◆ Task description ◆
Retype every entry below without pictures.

◆ Exercise materials ◆
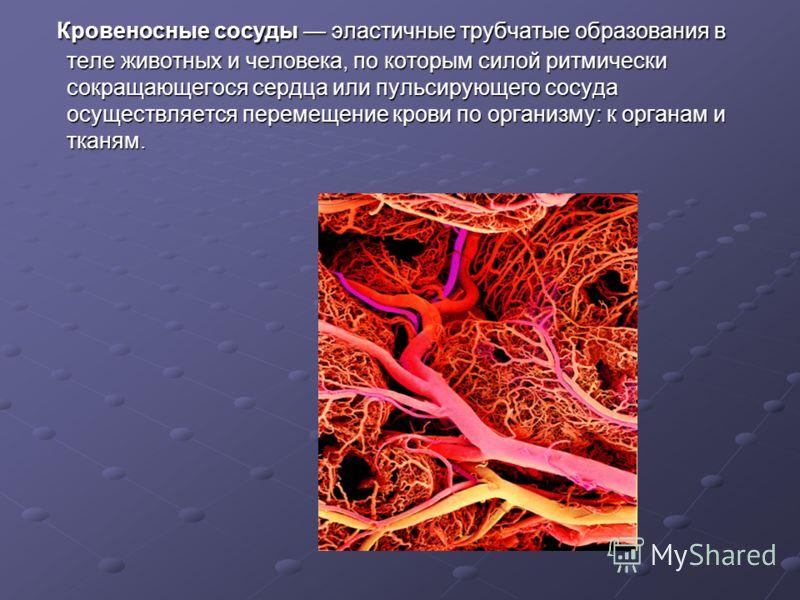 Кровеносные сосуды эластичные трубчатые образования в теле животных и человека, по которым силой ритмически сокращающегося сердца или пульсирующего сосуда осуществляется перемещение крови по организму: к органам и тканям. Кровеносные сосуды эластичны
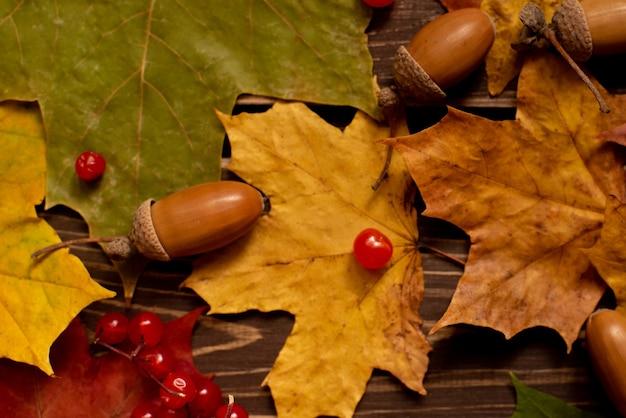 Das konzept der herbsthintergründe. trockene ahorn- und eichelblätter auf holzuntergrund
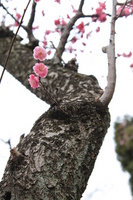 Plum blossom Stock photo [1311089] Plum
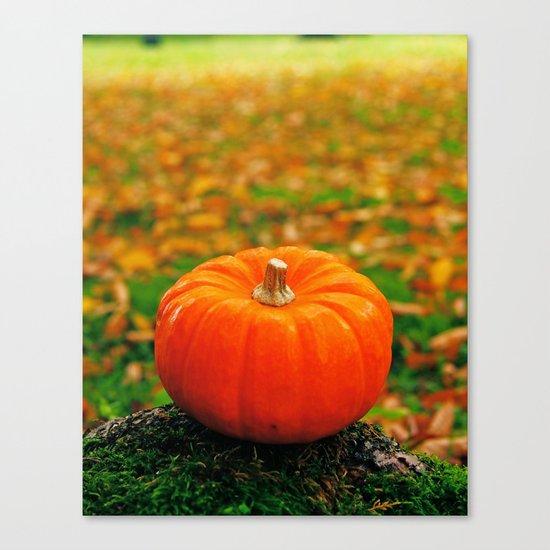 Perfect pumpkin Canvas Print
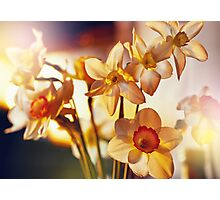 Spring flowers daffodils  Photographic Print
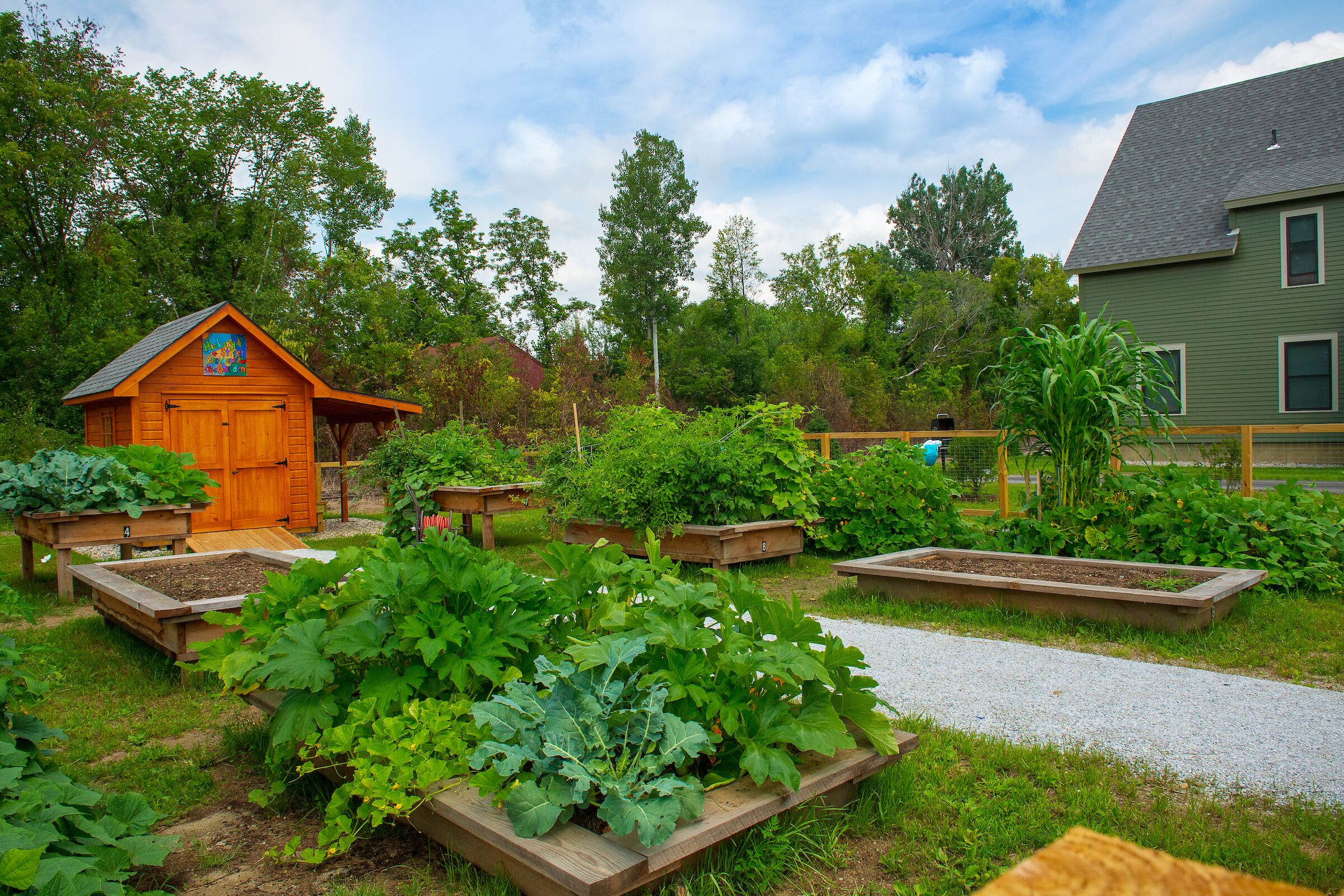 A COMMUNITY GARDEN IN RUTLAND'S HICKORY STREET NEIGHBORHOOD. THANKS TO THE PARSONS PLATFORM'S DATA MONITORING, HOUSING VERMONT IS ABLE TO REDIRECT SAVINGS FROM EQUIPMENT AND FUEL COSTS TO RESOURCES, LIKE THIS GARDEN, THAT IMPROVE THE LIVES OF RESIDENTS. PHOTO COURTESY OF SALLY MCCAY.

◆ Written answer ◆
 Кровеносные сосуды эластичные трубчатые образования в теле животных и человека, по которым силой ритмически сокращающегося сердца или пульсирующего сосуда осуществляется перемещение крови по организму: к органам и тканям. Кровеносные сосуды эластичны
 Das konzept der herbsthintergründe. trockene ahorn- und eichelblätter auf holzuntergrund
 Plum blossom Stock photo [1311089] Plum
 Perfect pumpkin Canvas Print
 Spring flowers daffodils  Photographic Print
 A COMMUNITY GARDEN IN RUTLAND'S HICKORY STREET NEIGHBORHOOD. THANKS TO THE PARSONS PLATFORM'S DATA MONITORING, HOUSING VERMONT IS ABLE TO REDIRECT SAVINGS FROM EQUIPMENT AND FUEL COSTS TO RESOURCES, LIKE THIS GARDEN, THAT IMPROVE THE LIVES OF RESIDENTS. PHOTO COURTESY OF SALLY MCCAY.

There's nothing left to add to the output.